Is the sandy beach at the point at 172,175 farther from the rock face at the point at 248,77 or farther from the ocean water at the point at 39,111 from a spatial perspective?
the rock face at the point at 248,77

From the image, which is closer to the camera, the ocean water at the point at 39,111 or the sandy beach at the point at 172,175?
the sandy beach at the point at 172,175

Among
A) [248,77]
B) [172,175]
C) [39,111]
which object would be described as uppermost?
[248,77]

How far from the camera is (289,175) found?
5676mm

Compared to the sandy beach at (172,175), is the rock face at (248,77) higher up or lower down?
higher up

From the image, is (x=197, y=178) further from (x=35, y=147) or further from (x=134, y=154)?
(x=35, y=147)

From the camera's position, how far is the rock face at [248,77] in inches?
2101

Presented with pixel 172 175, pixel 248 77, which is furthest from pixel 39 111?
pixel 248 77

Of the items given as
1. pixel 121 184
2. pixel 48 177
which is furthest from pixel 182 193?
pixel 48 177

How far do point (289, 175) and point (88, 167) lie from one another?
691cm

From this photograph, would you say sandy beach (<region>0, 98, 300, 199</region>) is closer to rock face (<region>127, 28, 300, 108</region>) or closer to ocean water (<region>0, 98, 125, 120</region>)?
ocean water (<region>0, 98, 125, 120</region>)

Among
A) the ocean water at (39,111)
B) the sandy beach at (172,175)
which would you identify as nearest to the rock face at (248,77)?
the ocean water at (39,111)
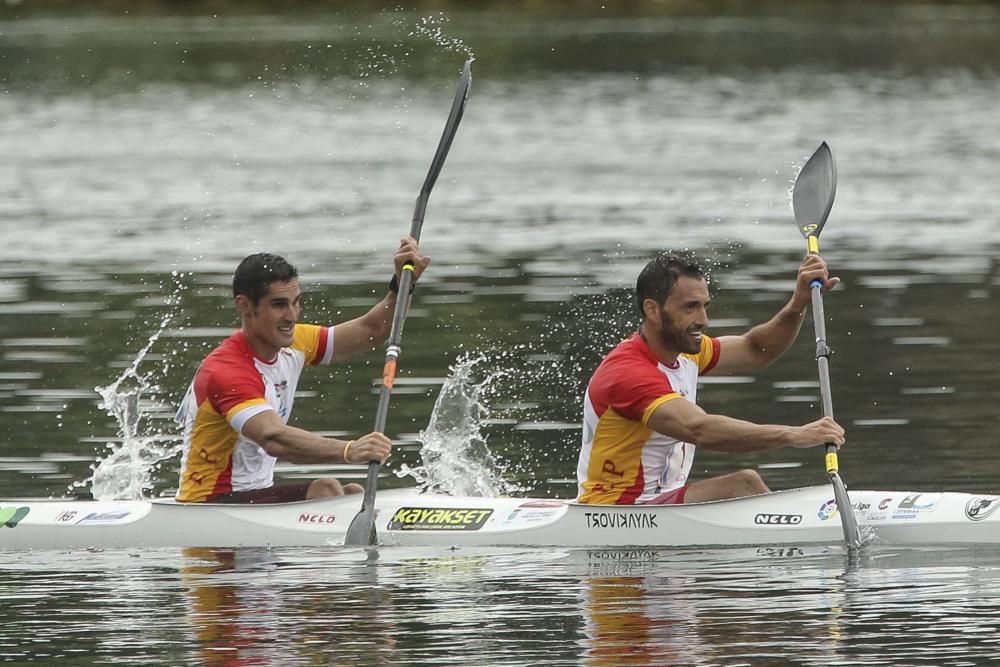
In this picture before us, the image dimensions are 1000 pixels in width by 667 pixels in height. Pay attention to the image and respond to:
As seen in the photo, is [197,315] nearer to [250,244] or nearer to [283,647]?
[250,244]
§ §
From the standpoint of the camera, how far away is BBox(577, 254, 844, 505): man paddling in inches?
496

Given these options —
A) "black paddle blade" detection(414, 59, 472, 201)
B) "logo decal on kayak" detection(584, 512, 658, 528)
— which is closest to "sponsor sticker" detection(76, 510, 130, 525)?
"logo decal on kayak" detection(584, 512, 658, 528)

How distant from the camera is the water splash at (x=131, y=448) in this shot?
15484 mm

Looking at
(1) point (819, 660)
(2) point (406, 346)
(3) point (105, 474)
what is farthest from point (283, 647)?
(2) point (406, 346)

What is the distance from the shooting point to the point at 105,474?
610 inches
§ §
■ Task instructions ■
Which lines above contain the word "furthest"? Return each of those lines in full.

■ The output ■
Presented with pixel 172 175, pixel 248 77, which is furthest from pixel 39 111?
which is furthest from pixel 182 193?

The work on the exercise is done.